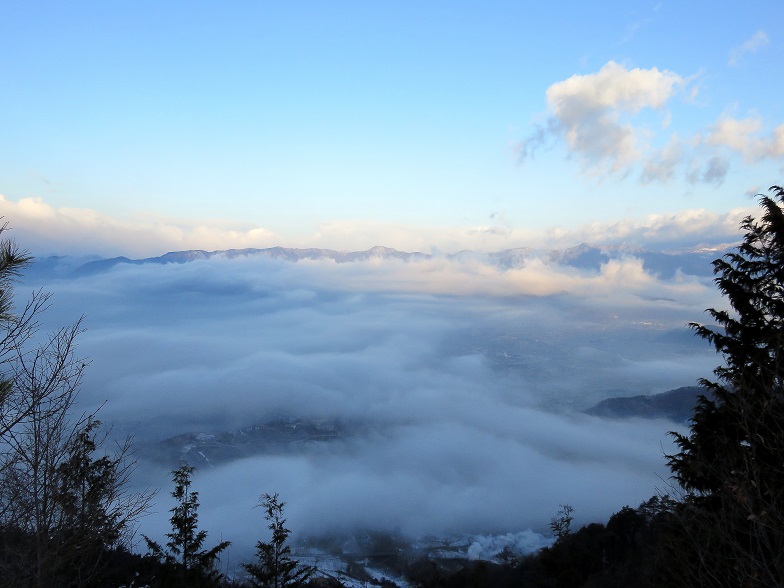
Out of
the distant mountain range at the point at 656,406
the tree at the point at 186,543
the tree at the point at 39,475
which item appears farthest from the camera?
the distant mountain range at the point at 656,406

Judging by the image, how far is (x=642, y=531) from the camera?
81.5ft

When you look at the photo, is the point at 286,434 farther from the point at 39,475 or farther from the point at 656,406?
the point at 39,475

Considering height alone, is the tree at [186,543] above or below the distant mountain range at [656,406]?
above

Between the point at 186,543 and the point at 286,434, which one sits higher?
the point at 186,543

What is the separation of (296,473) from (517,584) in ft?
258

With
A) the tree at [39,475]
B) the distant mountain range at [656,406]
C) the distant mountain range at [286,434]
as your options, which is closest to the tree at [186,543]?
the tree at [39,475]

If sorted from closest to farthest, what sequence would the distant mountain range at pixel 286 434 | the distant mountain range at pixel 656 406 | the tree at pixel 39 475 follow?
the tree at pixel 39 475
the distant mountain range at pixel 286 434
the distant mountain range at pixel 656 406

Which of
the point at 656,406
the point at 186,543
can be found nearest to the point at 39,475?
the point at 186,543

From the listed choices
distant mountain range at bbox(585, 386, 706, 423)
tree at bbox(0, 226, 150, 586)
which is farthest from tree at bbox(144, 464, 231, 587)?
distant mountain range at bbox(585, 386, 706, 423)

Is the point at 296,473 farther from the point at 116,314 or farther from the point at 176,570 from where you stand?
the point at 116,314

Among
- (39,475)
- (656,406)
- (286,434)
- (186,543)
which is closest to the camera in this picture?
(39,475)

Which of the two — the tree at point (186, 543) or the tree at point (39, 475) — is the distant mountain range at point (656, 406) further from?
the tree at point (39, 475)

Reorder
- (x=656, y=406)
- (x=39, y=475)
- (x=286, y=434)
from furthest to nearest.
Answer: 1. (x=286, y=434)
2. (x=656, y=406)
3. (x=39, y=475)

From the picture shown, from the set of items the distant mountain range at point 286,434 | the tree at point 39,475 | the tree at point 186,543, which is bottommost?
the distant mountain range at point 286,434
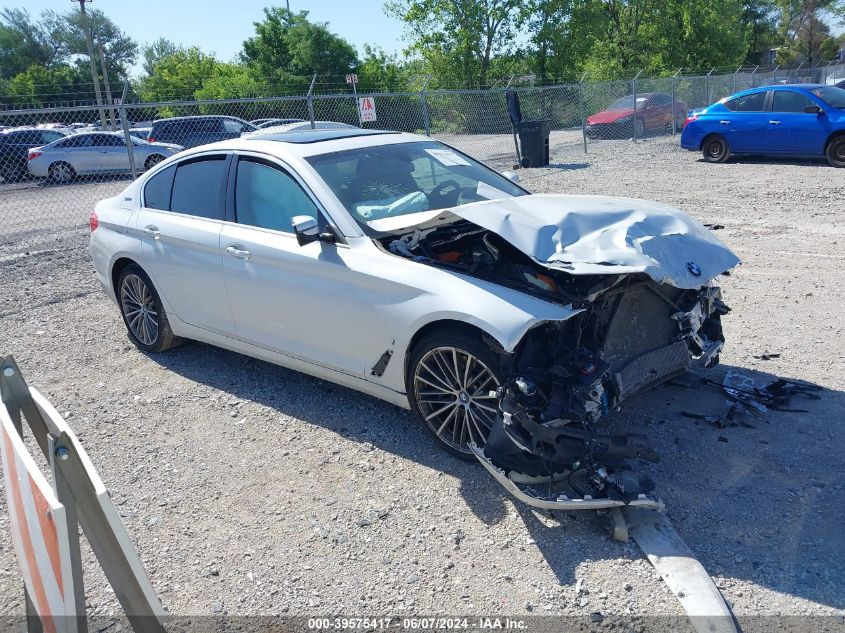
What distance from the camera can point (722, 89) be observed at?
26.9m

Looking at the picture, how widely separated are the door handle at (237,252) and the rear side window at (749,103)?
13686 mm

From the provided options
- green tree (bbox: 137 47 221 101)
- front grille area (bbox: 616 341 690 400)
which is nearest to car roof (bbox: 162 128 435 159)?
front grille area (bbox: 616 341 690 400)

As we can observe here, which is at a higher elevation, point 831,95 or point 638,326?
point 831,95

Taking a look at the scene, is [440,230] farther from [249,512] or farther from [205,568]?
[205,568]

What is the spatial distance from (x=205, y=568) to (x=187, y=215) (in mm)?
2810

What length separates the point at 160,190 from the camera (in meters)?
5.69

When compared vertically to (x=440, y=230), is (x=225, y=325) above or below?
below

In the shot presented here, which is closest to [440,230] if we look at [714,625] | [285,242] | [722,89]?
[285,242]

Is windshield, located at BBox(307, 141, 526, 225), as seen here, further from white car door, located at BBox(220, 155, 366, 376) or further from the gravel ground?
the gravel ground

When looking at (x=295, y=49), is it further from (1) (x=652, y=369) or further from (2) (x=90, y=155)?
(1) (x=652, y=369)

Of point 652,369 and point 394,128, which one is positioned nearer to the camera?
point 652,369

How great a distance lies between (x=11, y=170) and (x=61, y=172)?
333cm

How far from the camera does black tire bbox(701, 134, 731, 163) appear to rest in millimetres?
15953

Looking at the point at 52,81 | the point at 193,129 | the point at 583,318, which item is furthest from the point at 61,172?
the point at 52,81
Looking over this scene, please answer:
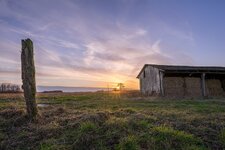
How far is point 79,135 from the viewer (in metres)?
6.59

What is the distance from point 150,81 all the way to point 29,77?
2109cm

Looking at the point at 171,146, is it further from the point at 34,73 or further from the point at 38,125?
the point at 34,73

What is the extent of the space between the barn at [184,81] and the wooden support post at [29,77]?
17.6 meters

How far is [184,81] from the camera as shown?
26.3m

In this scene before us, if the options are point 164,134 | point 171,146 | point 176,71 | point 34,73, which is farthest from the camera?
point 176,71

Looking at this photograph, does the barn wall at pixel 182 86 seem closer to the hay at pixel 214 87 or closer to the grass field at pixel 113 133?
the hay at pixel 214 87

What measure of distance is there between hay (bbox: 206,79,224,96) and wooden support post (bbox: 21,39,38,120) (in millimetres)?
23721

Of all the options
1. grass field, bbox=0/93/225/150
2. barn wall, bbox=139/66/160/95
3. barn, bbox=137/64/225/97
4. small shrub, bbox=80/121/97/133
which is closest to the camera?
grass field, bbox=0/93/225/150

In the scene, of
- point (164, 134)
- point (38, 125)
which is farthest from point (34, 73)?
point (164, 134)

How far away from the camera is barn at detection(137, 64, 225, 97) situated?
24.9 meters

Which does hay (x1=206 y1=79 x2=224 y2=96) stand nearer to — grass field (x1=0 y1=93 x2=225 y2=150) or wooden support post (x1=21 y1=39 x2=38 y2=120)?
grass field (x1=0 y1=93 x2=225 y2=150)

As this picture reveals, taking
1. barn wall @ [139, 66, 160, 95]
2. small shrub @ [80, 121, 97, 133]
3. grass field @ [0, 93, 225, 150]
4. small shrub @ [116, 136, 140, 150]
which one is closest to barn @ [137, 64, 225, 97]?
barn wall @ [139, 66, 160, 95]

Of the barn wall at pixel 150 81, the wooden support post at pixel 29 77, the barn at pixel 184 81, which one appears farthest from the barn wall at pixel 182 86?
the wooden support post at pixel 29 77

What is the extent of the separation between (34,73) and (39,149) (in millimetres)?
3676
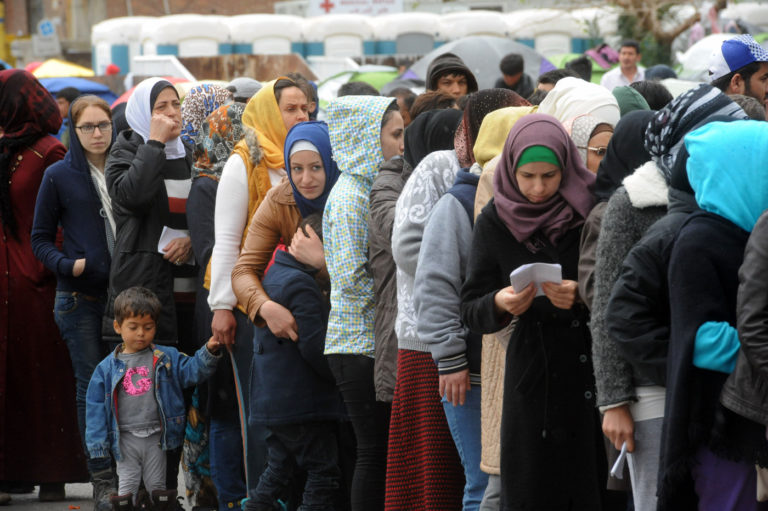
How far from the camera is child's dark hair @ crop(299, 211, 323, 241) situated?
5.83m

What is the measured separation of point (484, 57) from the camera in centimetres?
1595

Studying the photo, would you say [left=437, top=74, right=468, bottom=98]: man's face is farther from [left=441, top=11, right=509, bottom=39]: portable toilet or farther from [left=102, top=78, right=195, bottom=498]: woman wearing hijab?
[left=441, top=11, right=509, bottom=39]: portable toilet

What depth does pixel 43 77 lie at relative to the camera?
67.1ft

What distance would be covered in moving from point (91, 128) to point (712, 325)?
4.56 metres

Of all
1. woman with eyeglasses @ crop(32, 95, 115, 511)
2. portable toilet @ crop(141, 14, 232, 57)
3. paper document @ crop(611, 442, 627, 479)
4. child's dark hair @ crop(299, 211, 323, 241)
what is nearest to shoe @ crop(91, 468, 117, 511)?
woman with eyeglasses @ crop(32, 95, 115, 511)

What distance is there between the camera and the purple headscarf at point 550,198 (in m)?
4.30

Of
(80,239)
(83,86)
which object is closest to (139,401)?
(80,239)

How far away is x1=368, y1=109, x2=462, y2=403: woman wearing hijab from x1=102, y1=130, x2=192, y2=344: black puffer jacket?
5.50ft

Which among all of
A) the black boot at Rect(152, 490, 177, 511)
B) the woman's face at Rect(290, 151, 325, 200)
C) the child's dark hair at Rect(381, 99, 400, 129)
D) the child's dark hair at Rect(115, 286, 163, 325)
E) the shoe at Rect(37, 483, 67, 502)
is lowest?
the shoe at Rect(37, 483, 67, 502)

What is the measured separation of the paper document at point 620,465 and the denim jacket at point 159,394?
289cm

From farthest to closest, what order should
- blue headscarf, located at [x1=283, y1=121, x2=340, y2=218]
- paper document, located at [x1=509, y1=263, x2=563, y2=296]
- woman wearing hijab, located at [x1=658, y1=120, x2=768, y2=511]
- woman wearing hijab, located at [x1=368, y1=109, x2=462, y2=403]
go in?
blue headscarf, located at [x1=283, y1=121, x2=340, y2=218]
woman wearing hijab, located at [x1=368, y1=109, x2=462, y2=403]
paper document, located at [x1=509, y1=263, x2=563, y2=296]
woman wearing hijab, located at [x1=658, y1=120, x2=768, y2=511]

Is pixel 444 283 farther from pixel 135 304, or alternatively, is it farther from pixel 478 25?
pixel 478 25

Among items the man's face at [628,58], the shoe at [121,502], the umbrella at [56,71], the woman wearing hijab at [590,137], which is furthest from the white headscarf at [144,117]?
the umbrella at [56,71]

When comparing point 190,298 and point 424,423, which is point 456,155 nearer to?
point 424,423
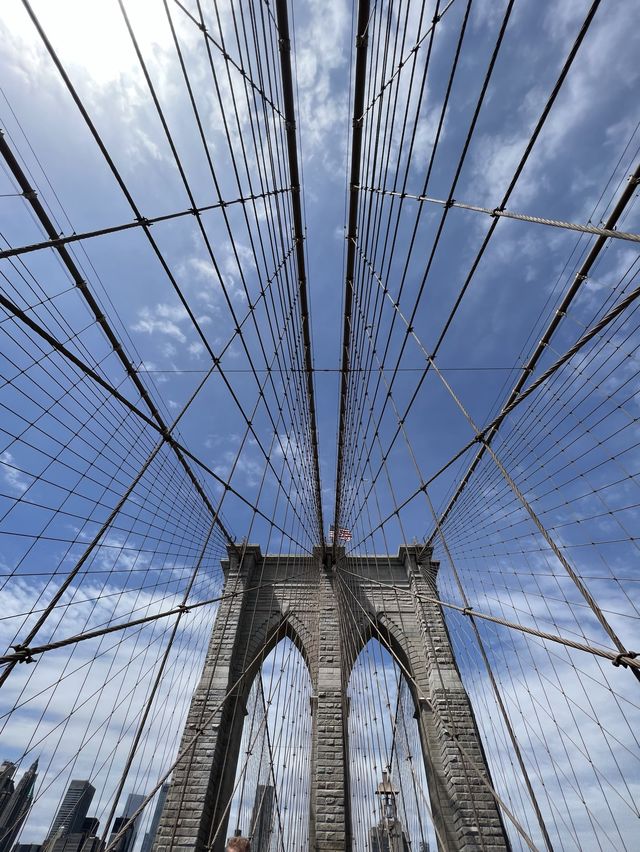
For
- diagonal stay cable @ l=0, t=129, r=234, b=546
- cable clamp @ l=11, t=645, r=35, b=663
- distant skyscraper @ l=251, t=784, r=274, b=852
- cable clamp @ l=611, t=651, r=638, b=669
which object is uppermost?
diagonal stay cable @ l=0, t=129, r=234, b=546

● ● ● ● ● ● ●

*WRITTEN REQUEST*:
Skip the pictures; extract only the lines from the line with "What is the measured separation of the" through the final line of the material, exactly as they appear.

*CORRECT RESPONSE*:
What is the measured separation of the paper document at point 620,465 and the denim jacket at point 159,394?
289cm

From farthest to closest, what order should
- blue headscarf, located at [x1=283, y1=121, x2=340, y2=218]
- paper document, located at [x1=509, y1=263, x2=563, y2=296]
- woman wearing hijab, located at [x1=658, y1=120, x2=768, y2=511]
- woman wearing hijab, located at [x1=368, y1=109, x2=462, y2=403]
go in?
blue headscarf, located at [x1=283, y1=121, x2=340, y2=218]
woman wearing hijab, located at [x1=368, y1=109, x2=462, y2=403]
paper document, located at [x1=509, y1=263, x2=563, y2=296]
woman wearing hijab, located at [x1=658, y1=120, x2=768, y2=511]

Is pixel 444 283 farther from pixel 135 304, or alternatively, is it farther from pixel 478 25?
pixel 478 25

Among items the man's face at [628,58], the shoe at [121,502], the umbrella at [56,71], the woman wearing hijab at [590,137], which is furthest from the white headscarf at [144,117]?
the umbrella at [56,71]

When comparing point 190,298 and point 424,423, which is point 456,155 nearer to?
point 424,423
For
- diagonal stay cable @ l=0, t=129, r=234, b=546
- cable clamp @ l=11, t=645, r=35, b=663
- distant skyscraper @ l=251, t=784, r=274, b=852
- cable clamp @ l=611, t=651, r=638, b=669
which object is uppermost?
diagonal stay cable @ l=0, t=129, r=234, b=546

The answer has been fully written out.